Blogging on muscle

January 30, 2012 | by Samuel LaBarge

Samuel LaBargeThe Helix Blog is a doorway into the lives of students in City of Hope’s Irell & Manella Graduate School of Biological Sciences. I will start with a little background.

My name is Samuel LaBarge, and I have just started my fourth year of graduate school. My interests and depth of knowledge are shallow, but each stretches in many directions. My Helix posts will focus on content I find to be excruciatingly fascinating: muscle function and regeneration, science popularization, basic science research and advocacy. Using a simple but scientific context, I hope to impress upon you one of these topics.

I will start out with a little primer on my day-to-day focus; that is, my dissertation on muscle function and regeneration.

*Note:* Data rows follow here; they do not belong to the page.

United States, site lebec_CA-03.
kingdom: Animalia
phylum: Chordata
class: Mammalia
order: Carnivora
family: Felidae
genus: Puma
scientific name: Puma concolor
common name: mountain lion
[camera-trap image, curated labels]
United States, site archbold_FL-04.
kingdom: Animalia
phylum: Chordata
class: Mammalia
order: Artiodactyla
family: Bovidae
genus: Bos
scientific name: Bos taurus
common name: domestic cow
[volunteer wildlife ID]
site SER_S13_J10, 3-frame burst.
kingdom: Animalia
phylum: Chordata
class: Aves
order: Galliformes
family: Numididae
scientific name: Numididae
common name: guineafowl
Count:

On a basic level, skeletal muscle has an almost simplistic function. Two proteins, myosin and actin, interact with each other in a manner termed the Sliding Filament Theory of muscle contraction. The myosin proteins generate cross bridges with the actin filaments in a dynamic and cyclical manner. This process allows the myosin to pull the actin producing muscle contraction, which in turn allows us to interact with the environment (e.g., walking, sitting upright and eye movement).. Now interestingly, the skeletal muscle can regenerate following damage and retains this capacity throughout the majority of life. Regeneration provides a homeostatic mechanism to overcome loss of muscle following atrophy and the renewal of muscle following use (e.g., exercise). However, in multiple diseases as well as aging, skeletal muscle has a decreased ability to function and regenerate new fibers. This disease-associated loss of skeletal muscle function severally decreases quality of life and increases co-morbidities. My work involves understanding the basic mechanisms of skeletal muscle regeneration. That is, how pathways involved in energy production in the muscle play a role during regeneration.

Understanding basic mechanisms provides robust scientific advancement. Such advancement leads to beneficial treatment of diseases. As a fourth-year graduate student, I am intertwined in the basic structure and function of skeletal muscle, which may one day provide insights to improve quality of life.